Bei der ständig erfolgenden Rekombination zu neutralem Wasserstoff (und erneuten Ionisation) wird eine charakteristische Linienemission erzeugt. Solche Gebiete zählen daher zu den Emissionsnebeln. Wasserstoff besitzt eine relativ niedrige Ionisationsenergie. Weil aber die interstellare Materie zu 90 % aus Wasserstoff besteht, leuchten daher viele Nebel am hellsten in dem für Wasserstoff charakteristischen Rot bei einer Wellenlänge von 656,3 nm, der so genannte Hα-Linie der Balmerserie.

Weitere Linien im sichtbaren Bereich sind Hβ bei 486 nm, Hγ bei 434 nm und Hδ bei 410 nm. Abhängig von Druck und Temperatur im Nebel variieren die Anteile dieser normalerweise schwächeren Linien. Die Farbe des Gesamtlichtes eines Emissionsnebels kann sich dadurch ins Rosa verschieben, wie zum Beispiel bei den vergleichsweise sehr dichten Protuberanzen der Sonne. Umgekehrt kann man aus diesem so genannten Balmerdekrement Druck und Temperatur bestimmen.

Der restliche Anteil eines H-II-Gebiete besteht zu 10 % aus Helium. Die schwereren Elemente machen nur noch einen sehr kleinen Bruchteil aus. Es wurde herausgefunden, dass in unserer Galaxie die Menge an schweren Elementen immer mehr abnimmt, je weiter die Entfernung des H-II-Gebiets vom Galaxiezentrum ist. Das liegt daran, dass sich mehr Sternenformationen in Zentren größerer Dichte bilden, und so die Interstellare Materie stärker mit den Reaktionsprodukten der Kernfusion angereichert wird.

Anzahl und Verteilung

H-II-Gebiete kann man nur in Spiralgalaxien und in irregulären Galaxien finden. Sie wurden nie in elliptischen Galaxien gesehen. Bei den unregelmäßigen Galaxien kann man sie überall finden, jedoch findet man sie in Spiralgalaxien meist nur in den Seitenarmen. Eine große Spiralgalaxie könnte tausende von H-II-Regionen enthalten.

******************************

* _Schriftliche Aufgabe 1_: Prüfe, ob die folgenden Aussagen mit dem Textauszug über H-II-Gebiete übereinstimmen, und antworte jeweils mit Ja oder Nein samt den entscheidenden Worten des Textauszugs als wörtlichem Zitat: (a) Die interstellare Materie besteht zu 90 % aus Wasserstoff. (b) In elliptischen Galaxien wurden H-II-Gebiete beobachtet. (c) Die Hβ-Linie liegt bei 486 nm.
* _Schriftliche Aufgabe 2_: Führe den Textauszug über H-II-Gebiete nach seinem letzten Satz weiter.

Auszüge aus Daten zu räumlichen Fragen:
******************************

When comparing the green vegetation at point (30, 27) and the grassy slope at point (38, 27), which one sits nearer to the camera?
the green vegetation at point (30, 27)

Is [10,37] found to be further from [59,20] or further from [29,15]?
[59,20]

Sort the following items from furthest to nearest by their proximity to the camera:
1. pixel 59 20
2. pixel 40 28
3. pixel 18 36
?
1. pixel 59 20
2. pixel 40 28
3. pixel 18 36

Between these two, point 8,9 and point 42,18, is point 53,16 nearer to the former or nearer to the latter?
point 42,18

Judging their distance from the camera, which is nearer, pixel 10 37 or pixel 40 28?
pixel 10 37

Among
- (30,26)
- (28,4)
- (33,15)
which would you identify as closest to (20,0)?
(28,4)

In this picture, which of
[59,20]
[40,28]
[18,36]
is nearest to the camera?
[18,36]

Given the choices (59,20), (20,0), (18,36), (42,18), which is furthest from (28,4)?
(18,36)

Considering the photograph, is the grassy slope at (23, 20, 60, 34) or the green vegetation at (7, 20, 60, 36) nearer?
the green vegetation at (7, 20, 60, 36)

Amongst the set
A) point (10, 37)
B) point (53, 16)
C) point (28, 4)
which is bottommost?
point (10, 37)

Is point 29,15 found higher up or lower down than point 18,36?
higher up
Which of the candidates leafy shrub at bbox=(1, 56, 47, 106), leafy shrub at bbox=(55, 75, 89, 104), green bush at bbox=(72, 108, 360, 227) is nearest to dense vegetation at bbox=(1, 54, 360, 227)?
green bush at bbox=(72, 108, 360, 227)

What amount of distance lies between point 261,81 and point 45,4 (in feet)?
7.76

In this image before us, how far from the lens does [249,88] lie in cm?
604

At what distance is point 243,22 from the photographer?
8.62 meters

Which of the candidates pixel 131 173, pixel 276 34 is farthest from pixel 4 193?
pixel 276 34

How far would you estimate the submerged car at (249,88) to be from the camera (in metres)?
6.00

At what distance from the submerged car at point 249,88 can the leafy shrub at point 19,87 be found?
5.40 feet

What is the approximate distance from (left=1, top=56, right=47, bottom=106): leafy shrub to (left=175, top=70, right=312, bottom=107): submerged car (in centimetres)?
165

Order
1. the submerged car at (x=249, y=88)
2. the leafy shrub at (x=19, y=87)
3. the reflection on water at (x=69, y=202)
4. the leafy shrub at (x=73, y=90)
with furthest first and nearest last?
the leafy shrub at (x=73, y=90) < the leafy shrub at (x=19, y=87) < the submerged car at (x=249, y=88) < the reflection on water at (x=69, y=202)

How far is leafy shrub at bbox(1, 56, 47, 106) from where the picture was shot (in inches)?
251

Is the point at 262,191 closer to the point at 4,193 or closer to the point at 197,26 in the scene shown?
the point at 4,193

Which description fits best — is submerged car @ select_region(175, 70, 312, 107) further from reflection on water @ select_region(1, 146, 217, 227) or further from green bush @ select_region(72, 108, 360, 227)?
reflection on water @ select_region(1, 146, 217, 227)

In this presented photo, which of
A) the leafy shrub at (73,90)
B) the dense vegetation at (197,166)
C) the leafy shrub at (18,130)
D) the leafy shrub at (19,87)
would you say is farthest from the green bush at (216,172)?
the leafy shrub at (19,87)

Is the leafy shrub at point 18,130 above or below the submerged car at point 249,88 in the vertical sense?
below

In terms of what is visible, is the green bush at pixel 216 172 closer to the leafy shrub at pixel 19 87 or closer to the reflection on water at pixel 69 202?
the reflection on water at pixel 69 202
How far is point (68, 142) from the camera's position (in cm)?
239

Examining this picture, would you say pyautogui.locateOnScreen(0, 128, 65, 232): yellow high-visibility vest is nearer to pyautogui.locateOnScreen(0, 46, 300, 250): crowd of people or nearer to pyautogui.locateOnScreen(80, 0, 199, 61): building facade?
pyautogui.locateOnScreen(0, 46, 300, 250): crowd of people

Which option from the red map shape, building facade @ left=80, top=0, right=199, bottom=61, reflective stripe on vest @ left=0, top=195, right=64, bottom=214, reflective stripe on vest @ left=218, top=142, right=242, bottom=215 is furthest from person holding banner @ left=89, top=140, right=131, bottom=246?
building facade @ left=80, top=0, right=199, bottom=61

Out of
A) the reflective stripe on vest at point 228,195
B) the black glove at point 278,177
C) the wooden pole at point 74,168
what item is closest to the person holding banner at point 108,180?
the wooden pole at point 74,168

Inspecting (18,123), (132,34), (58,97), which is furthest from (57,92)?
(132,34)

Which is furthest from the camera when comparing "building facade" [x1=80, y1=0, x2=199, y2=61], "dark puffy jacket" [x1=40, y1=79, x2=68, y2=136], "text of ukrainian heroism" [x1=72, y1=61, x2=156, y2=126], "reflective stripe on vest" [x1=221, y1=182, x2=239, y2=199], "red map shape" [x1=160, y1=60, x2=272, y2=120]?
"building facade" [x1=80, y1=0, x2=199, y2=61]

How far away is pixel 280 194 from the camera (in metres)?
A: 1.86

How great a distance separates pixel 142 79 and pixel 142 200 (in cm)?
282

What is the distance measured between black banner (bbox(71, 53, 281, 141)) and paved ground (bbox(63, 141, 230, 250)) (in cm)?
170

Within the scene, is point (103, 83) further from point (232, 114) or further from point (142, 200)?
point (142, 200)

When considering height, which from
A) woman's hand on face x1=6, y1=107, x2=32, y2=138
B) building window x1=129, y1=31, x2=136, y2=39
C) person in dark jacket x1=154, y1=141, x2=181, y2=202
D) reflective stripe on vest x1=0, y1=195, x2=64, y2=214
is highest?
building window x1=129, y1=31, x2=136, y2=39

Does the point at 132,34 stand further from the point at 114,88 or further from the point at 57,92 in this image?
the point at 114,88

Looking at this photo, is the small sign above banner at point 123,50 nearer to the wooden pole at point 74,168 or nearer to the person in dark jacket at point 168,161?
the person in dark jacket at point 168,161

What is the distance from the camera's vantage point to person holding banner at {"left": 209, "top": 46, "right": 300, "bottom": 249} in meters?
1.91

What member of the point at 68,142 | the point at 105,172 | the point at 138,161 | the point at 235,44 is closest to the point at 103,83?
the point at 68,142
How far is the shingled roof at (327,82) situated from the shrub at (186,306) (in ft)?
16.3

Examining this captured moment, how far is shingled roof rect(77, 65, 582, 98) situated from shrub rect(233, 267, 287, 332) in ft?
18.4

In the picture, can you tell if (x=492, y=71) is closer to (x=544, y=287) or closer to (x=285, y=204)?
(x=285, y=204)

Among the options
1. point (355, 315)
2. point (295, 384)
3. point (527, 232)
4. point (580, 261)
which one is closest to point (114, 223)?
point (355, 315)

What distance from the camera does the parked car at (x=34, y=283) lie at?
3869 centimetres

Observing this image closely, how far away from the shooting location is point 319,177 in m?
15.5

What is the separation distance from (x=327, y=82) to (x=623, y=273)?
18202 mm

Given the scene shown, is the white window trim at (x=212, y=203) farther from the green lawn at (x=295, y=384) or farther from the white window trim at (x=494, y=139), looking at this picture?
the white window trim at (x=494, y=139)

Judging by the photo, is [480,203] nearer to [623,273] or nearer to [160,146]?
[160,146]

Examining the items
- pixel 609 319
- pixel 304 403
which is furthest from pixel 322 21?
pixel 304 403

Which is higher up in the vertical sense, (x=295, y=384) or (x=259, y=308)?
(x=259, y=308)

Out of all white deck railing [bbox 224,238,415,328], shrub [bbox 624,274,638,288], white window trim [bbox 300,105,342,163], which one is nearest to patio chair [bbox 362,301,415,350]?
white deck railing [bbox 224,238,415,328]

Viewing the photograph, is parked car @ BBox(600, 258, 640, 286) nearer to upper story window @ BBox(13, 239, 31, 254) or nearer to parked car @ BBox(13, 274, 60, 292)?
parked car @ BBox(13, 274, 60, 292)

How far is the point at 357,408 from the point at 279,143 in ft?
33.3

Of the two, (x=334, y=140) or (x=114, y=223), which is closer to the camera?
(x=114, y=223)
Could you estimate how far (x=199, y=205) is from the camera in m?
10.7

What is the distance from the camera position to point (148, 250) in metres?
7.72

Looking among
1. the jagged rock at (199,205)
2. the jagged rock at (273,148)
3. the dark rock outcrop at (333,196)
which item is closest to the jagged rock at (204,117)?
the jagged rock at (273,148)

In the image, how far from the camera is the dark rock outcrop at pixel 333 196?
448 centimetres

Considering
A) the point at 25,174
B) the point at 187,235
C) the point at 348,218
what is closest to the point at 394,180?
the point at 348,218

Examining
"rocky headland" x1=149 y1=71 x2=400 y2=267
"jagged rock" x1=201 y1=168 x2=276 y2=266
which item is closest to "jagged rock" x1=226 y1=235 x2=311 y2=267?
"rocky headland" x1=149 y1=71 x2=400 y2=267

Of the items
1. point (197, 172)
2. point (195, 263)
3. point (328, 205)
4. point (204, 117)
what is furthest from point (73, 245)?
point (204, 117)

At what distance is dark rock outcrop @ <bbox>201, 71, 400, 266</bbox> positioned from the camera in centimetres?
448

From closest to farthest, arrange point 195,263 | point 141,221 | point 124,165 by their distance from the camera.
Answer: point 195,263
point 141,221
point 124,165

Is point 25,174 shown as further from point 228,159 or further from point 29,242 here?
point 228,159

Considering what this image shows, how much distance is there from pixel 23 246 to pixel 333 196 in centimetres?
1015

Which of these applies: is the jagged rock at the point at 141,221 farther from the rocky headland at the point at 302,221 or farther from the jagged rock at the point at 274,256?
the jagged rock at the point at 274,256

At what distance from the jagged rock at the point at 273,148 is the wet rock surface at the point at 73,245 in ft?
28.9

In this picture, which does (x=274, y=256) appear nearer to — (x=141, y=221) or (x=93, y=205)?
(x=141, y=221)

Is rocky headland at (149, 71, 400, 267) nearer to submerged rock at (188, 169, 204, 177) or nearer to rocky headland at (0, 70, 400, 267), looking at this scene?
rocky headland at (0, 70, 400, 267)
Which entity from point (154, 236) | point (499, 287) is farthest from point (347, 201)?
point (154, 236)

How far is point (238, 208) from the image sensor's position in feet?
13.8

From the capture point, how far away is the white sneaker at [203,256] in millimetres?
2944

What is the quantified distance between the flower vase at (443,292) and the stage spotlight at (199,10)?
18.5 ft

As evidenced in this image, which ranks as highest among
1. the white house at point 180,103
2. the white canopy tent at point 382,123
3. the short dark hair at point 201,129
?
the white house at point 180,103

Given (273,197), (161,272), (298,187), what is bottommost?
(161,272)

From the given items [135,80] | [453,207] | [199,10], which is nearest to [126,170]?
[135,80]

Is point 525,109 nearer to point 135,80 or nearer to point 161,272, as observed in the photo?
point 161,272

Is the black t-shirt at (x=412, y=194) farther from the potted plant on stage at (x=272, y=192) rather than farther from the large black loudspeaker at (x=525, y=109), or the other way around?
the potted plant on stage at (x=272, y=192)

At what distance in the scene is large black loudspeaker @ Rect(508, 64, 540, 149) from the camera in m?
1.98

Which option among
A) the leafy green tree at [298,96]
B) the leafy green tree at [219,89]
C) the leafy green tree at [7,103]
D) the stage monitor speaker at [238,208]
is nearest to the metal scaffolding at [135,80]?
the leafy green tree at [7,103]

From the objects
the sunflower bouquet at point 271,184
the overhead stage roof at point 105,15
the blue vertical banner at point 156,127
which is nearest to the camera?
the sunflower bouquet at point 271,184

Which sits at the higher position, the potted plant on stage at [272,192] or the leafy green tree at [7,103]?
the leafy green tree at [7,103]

******************************

* _Antwort 1_:
(a) Ja: „die interstellare Materie zu 90 % aus Wasserstoff besteht“
(b) Nein: „Sie wurden nie in elliptischen Galaxien gesehen.“
(c) Ja: „Hβ bei 486 nm“

* _Antwort 2_:
Der Grund für das Ausbleiben in elliptischen Galaxien ist, dass diese durch Galaxienverschmelzung entstehen. In Galaxienhaufen kommen solche Verschmelzungen häufig vor. Wenn Galaxien kollidieren, kollidieren einzelne Sterne nur sehr selten miteinander. Jedoch kommen sich Riesenmolekülwolken und H-II-Gebiete ständig in die Quere. Das führt unter diesen Bedingungen zu einer starken Sternenentstehung, die so schnell vonstatten geht, dass aus dem meisten Gas Sterne geformt werden. Galaxien, die solch einen schnellen Sternenentstehungsprozess durchlaufen, werden Starburstgalaxien genannt.

H-II-Regionen gibt es auch außerhalb von Galaxien. Diese intergalaktischen H-II-Regionen scheinen Überreste der Zerstörung kleinerer Galaxien zu sein.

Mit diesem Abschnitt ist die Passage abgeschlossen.